1. A process for production of optically active mirtazapine wherein an RS mixture of mirtazapine is optically resolved with optically active tartaric acid in the presence of a solvent.

2. A process for production of optically active mirtazapine, characterized by making an RS mixture of mirtazapine contact with optically active tartaric acid in the presence of a solvent, and preferentially crystallizing the optically active mirtazapine salt.

3. The process according to claim 2, wherein the obtained optically active mirtazapine salt is further made to contact with a base.

4. The process according to claim 2, wherein the solvent is a mixed solvent consisting of a water-soluble organic solvent and water.

5. The process according to claim 4, wherein the water-soluble organic solvent is a C1-3 alcohol solvent.

* Information shown:

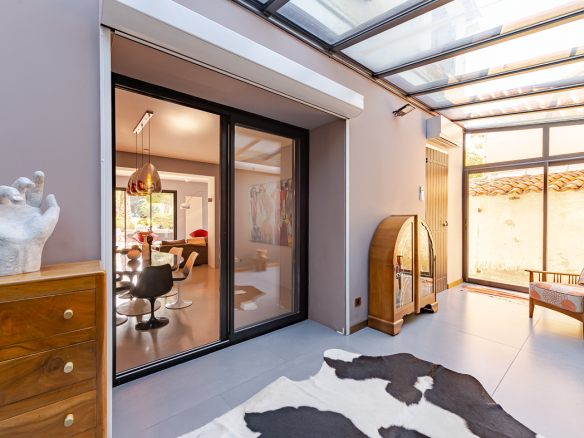 Sunlit indoor–outdoor living space with glass sliding doors, cowhide rug, and mid-century furniture pieces including a wooden dresser and vintage cabinet.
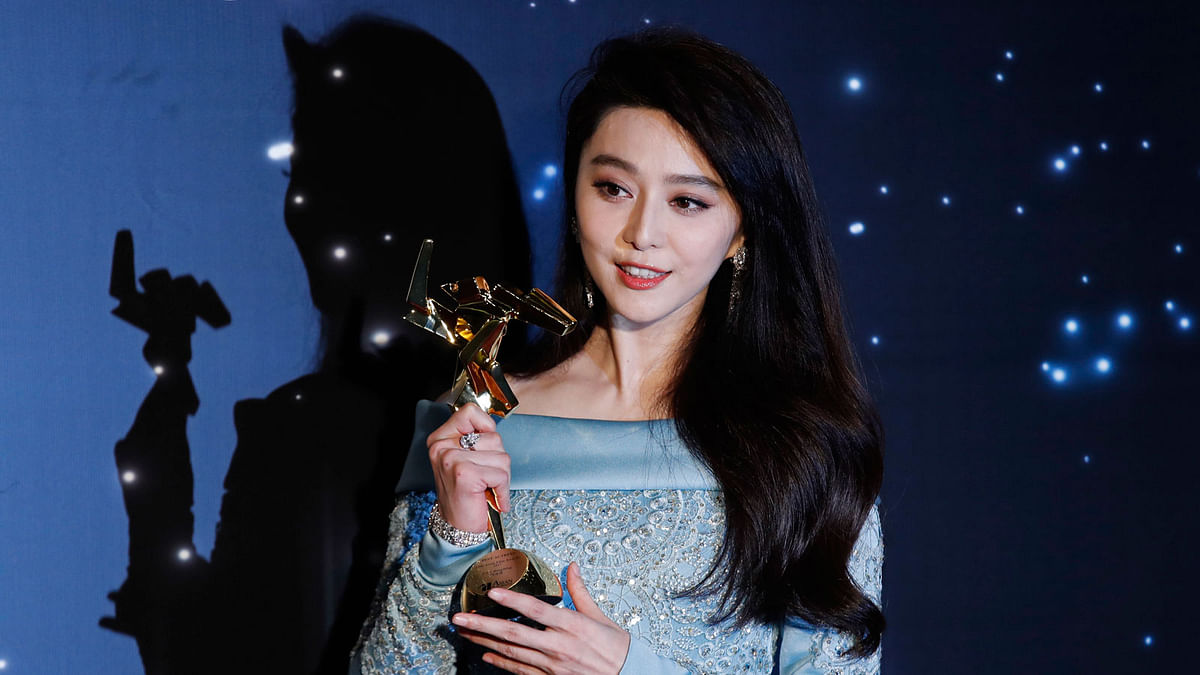In this 21 March, 2017, file photo, Chinese actress Fan Bingbing poses after winning the Best Actress Award of the Asian Film Awards in Hong Kong. Photo: AP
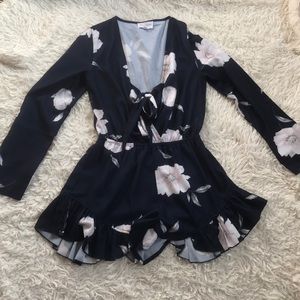 Floral boutique romper size medium worn once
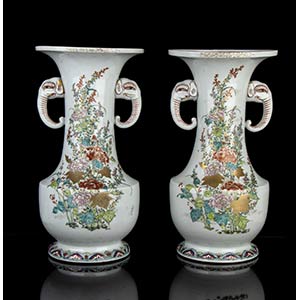 A PAIR OF PORCELAIN VASES WITH POLYCHROME ...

* Actions to take:
a: Using the mirtazapine claims, decide whether each statement agrees with them: (i) the solvent in claim 4 is a mix of a water-soluble organic solvent and water; (ii) claim 5 limits the water-soluble organic solvent to a C1-4 alcohol solvent; (iii) in claim 3 the optically active mirtazapine salt is then made to contact with an acid. Answer yes or no for each and quote the words that settle it.
b: Carry the mirtazapine claims forward from the last claim shown.

* Responses to the tasks:
a:
(i) Yes: "the solvent is a mixed solvent consisting of a water-soluble organic solvent and water."
(ii) No: "the water-soluble organic solvent is a C1-3 alcohol solvent."
(iii) No: "the obtained optically active mirtazapine salt is further made to contact with a base."

b:
6. The process according to claim 2, wherein the optically active tartaric acid is L-tartaric acid and the obtained optically active mirtazapine is S-mirtazapine.

7. A salt consisting of optically active tartaric acid and optically active mirtazapine.

8. A salt consisting of L-tartaric acid and S-mirtazapine.

9. A salt consisting of D-tartaric acid and R-mirtazapine.

10. The process according to claim 5, wherein the optically active tartaric acid is L-tartaric acid and the obtained optically active mirtazapine is S-mirtazapine.